A clear, practical guide to scheduling jobs with cron. You'll edit your crontab, understand the five time fields, automate a real backup script with logging, and fix the errors that trip people up.

How to schedule tasks with cron

By the end of this guide you'll have cron running real jobs on a Linux server, including a backup script that runs on its own every night and writes to a log file you can check. This is written for anyone who manages a server, a game host, or a small app and wants tasks to run automatically without remembering to do them by hand. You don't need to be a Linux expert, but you should be comfortable opening a terminal.

What cron actually is

Cron is a small program that sits in the background on almost every Linux and Unix system. Its only job is to look at a list of scheduled tasks and run them at the right time. Each user on the machine gets their own list, and that list is called a crontab (a portmanteau of "cron table"). There's also a system wide set of crontabs that the operating system uses for things like log rotation.

You don't usually run cron yourself. It's a service that starts at boot and keeps ticking once a minute, checking whether anything is due. When something is due, it runs it. That's the whole idea. The interesting part is how you describe the schedule.

Your personal crontab is stored in a file under /var/spool/cron (the exact path varies by distribution, for example /var/spool/cron/crontabs/ on Debian and Ubuntu). You should never edit that file directly. There's a proper command for editing it, and we'll get to it next. The system crontab lives at /etc/crontab and there are extra drop in files in /etc/cron.d/, plus the ready made /etc/cron.daily, /etc/cron.weekly and /etc/cron.hourly folders if you just want to drop a script in and forget about it.

Editing your crontab with crontab -e

The command you'll use most is crontab -e. The -e stands for edit. It opens your crontab in a text editor, and when you save and close, cron checks the file for mistakes and loads it. If there's a syntax error it tells you and lets you fix it instead of silently breaking.

# open your own crontab for editing
crontab -e

# list what you currently have, without editing
crontab -l

# remove your entire crontab (be careful, there's no undo)

# Information supplied:
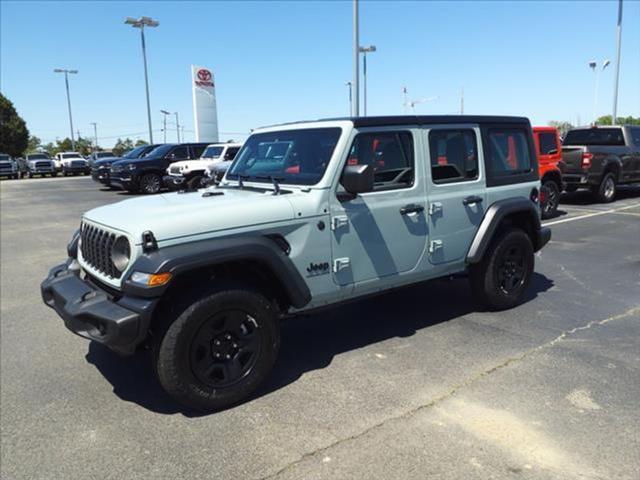 used 2024 Jeep Wrangler car, priced at $41,577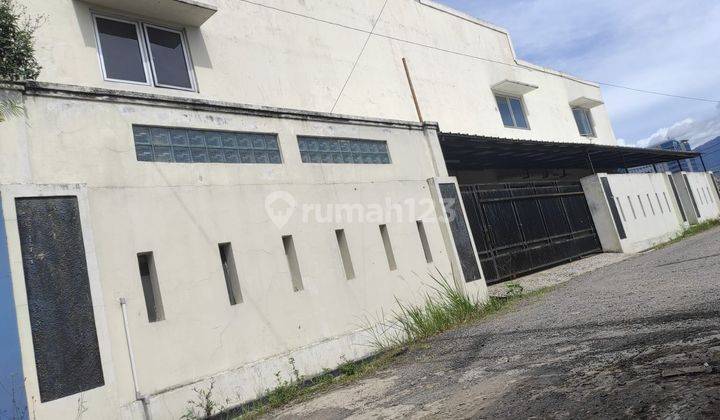 Jual Cepat Gudang/ Ruang Usaha Ex Pabrik Garment Di Gedebage Dkt Al Jabbar,summarecon Bagus Siap Huni 2 Lt Kokoh Tanah Luas Lok Strategis Harga Murah Di Bawah Harga Pasar!jual Cepat! 1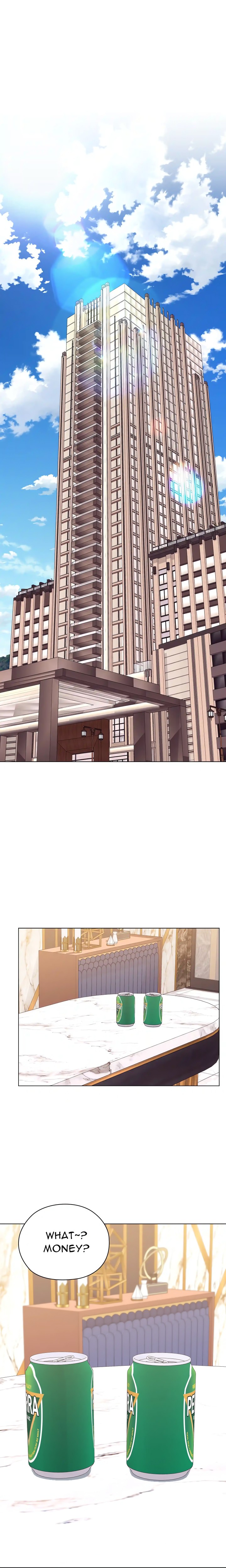 The High Society - Page 1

# Parts of the exercise:
1. Summarize the cron guide in two sentences.
2. Resume the cron guide from its final line and keep writing in the same style.
The listing has no connection to the cron guide.

# Responses to the exercise:
1. The cron guide explains that cron is a background program on almost every Linux and Unix system that checks once a minute for scheduled tasks and runs them, with each user's list of tasks called a crontab and a separate system-wide set used by the operating system. It says to edit your crontab only with crontab -e, which checks the file for mistakes when you save, and to use crontab -l to view your current entries without editing them.

2.
crontab -r

The first time you run crontab -e it may ask which editor you want. Pick nano if you're not sure, since it's the friendliest. If you ever want to change it later, set the EDITOR variable, for example export EDITOR=nano in your shell profile.

To edit another user's crontab (you'll need to be root for this), add -u:

# edit the crontab belonging to the user 'deploy'
sudo crontab -u deploy -e

The five time fields explained

Every line in a crontab that isn't a comment has the same shape. Five fields describe when to run, then the rest of the line is the command. Here's the layout:

# ┌───────────── minute (0 to 59)
# │ ┌───────────── hour (0 to 23)
# │ │ ┌───────────── day of month (1 to 31)
# │ │ │ ┌───────────── month (1 to 12)
# │ │ │ │ ┌───────────── day of week (0 to 6, where 0 is Sunday)
# │ │ │ │ │
# * * * * * command to run

An asterisk means "every value." So five asterisks means every minute of every hour of every day. Beyond plain numbers and asterisks, you have a few handy operators:

Let's read a few real lines so it clicks. The command here is just a placeholder, so focus on the timing.

# every day at 3:30 in the morning
30 3 * * * /usr/local/bin/backup.sh

# every 5 minutes, all day
*/5 * * * * /usr/local/bin/healthcheck.sh

# at 6 PM on weekdays only (Monday to Friday)
0 18 * * 1-5 /usr/local/bin/report.sh

# at 4 AM every Sunday
0 4 * * 0 /usr/local/bin/weekly-cleanup.sh

# on the 1st of every month at midnight
0 0 1 * * /usr/local/bin/monthly-invoice.sh

One small trap with the day fields. If you set both day of month and day of week to something other than an asterisk, cron treats it as "either one matches," not "both must match." Most of the time you leave one of them as an asterisk, so it rarely bites you, but it's worth knowing.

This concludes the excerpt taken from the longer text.